Kendi şekli, duruşu ve tarzı vardır.

Bu sebeple MHP’li bin bir surat olamaz; kılıktan kılığa giremez.

MHP’li bukalemun de olamaz; parti parti, mahfil mahfil gezmez.

Çiçekten çiçeğe uçan kelebekler gibi, fikirden fikre konmaz.

TÜRK MİLLİYETÇİLİĞİ FİKRİYATININ ÇAĞDAŞ VE ÖZGÜN BİR YORUMU NİTELİĞİNDEKİ ÜLKÜCÜLÜK, HER ŞEYDEN EVVEL BİR İMAN MESELESİDİR.

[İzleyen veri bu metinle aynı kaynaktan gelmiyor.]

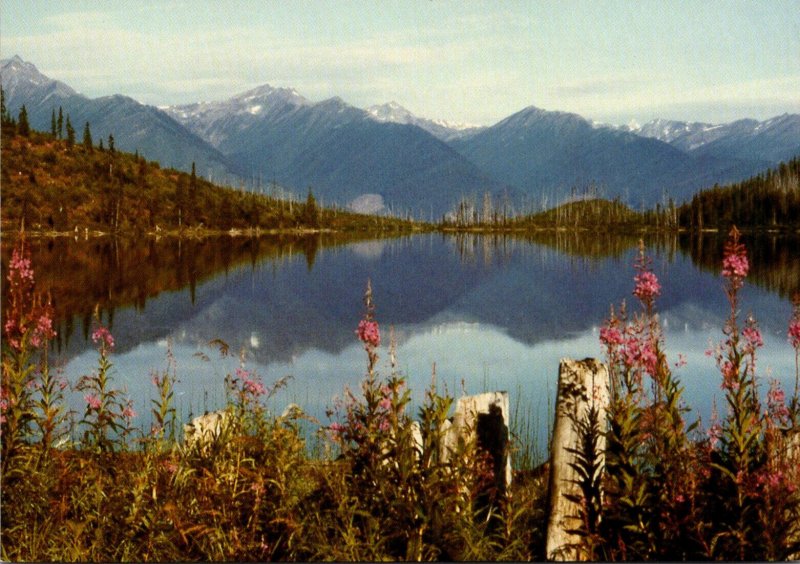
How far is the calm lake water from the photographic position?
24.9 m

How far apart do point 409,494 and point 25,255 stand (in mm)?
5525

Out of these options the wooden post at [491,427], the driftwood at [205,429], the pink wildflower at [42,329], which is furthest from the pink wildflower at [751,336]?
the pink wildflower at [42,329]

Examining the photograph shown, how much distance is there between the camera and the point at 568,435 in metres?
8.69

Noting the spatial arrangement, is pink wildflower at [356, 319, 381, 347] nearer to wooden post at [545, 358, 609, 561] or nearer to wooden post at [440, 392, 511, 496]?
wooden post at [440, 392, 511, 496]

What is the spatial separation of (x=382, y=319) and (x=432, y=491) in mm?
42682

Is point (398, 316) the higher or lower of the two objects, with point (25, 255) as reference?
lower

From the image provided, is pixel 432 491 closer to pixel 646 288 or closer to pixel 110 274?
pixel 646 288

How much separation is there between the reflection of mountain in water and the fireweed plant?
50.3 feet

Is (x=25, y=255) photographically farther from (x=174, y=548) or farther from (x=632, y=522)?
(x=632, y=522)

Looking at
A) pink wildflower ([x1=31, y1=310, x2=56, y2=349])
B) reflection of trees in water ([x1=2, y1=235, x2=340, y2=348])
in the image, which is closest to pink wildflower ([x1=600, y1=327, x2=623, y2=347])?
pink wildflower ([x1=31, y1=310, x2=56, y2=349])

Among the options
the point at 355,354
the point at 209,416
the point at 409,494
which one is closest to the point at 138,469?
the point at 209,416

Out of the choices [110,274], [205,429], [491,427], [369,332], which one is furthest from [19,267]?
[110,274]

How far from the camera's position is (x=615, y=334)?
8.22 m

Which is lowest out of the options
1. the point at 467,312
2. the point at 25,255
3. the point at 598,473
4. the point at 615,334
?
the point at 467,312
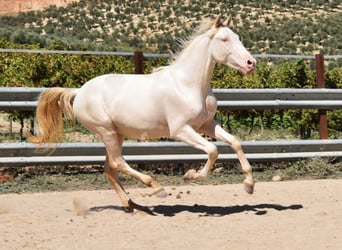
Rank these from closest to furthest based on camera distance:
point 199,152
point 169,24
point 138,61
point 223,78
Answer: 1. point 199,152
2. point 138,61
3. point 223,78
4. point 169,24

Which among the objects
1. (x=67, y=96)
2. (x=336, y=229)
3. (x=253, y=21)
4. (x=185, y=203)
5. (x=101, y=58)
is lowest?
(x=253, y=21)

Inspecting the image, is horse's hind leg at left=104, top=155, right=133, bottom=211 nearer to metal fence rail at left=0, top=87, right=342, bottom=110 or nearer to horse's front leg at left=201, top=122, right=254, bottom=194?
horse's front leg at left=201, top=122, right=254, bottom=194

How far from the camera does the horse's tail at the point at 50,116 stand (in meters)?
7.96

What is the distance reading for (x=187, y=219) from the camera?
6.86 m

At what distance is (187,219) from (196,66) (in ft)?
5.28

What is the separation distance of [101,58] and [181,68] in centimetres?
1340

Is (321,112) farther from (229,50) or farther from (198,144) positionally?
(198,144)

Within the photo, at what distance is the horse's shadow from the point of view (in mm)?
7292

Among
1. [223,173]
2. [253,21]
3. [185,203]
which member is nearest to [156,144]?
[223,173]

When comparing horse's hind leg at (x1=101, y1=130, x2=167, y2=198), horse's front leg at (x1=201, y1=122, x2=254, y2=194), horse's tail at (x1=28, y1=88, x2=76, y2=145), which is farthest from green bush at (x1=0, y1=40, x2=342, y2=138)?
horse's front leg at (x1=201, y1=122, x2=254, y2=194)

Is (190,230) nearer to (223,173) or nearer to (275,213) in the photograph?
(275,213)

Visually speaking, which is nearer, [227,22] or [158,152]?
[227,22]

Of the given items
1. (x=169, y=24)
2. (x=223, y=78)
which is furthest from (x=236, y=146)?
(x=169, y=24)

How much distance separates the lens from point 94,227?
6.47 metres
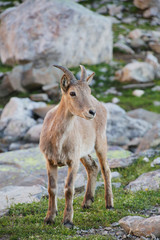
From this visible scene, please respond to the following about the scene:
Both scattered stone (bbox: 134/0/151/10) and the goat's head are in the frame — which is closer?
the goat's head

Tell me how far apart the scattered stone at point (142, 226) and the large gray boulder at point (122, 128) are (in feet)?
37.9

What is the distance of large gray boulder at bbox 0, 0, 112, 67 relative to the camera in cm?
2706

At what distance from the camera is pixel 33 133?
1880 cm

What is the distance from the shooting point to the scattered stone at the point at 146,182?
905 cm

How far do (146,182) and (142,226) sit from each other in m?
3.42

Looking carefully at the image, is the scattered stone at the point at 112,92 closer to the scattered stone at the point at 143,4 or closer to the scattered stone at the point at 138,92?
the scattered stone at the point at 138,92

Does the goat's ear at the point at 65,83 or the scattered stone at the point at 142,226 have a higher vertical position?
the goat's ear at the point at 65,83

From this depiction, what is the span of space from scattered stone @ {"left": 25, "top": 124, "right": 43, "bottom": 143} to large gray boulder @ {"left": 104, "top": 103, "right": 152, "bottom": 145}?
340 cm

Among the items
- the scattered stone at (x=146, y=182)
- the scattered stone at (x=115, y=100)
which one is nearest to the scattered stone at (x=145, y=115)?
the scattered stone at (x=115, y=100)

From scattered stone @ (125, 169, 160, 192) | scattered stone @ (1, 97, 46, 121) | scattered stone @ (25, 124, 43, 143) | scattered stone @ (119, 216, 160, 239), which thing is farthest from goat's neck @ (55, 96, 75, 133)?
scattered stone @ (1, 97, 46, 121)

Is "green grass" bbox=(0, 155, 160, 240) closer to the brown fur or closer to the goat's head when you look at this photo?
the brown fur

ÜLKÜCÜ FİKRİYATIN KUVVET VE KUDRETİ, BEŞER ÜSTÜ BİR MERBUTİYET ŞUURU VE AİDİYET HİSSİYLE MEŞBU OLMASINDAN KAYNAKLANMAKTADIR.

Ancak; birbirini tamamlayan bu iki güçlü his, onu taşıyanın omuzlarına ağır yükler getirir.

Bu kutlu yükün taşınması zordur, yorucudur.

Öncelikle ehliyet ve liyakat, sonra da kuvvetli bir inanç bağı, tahammül gücü ve mukavemet gerektirir.

Aksi takdirde insanın gönlünü ona raptetmesi müşküldür.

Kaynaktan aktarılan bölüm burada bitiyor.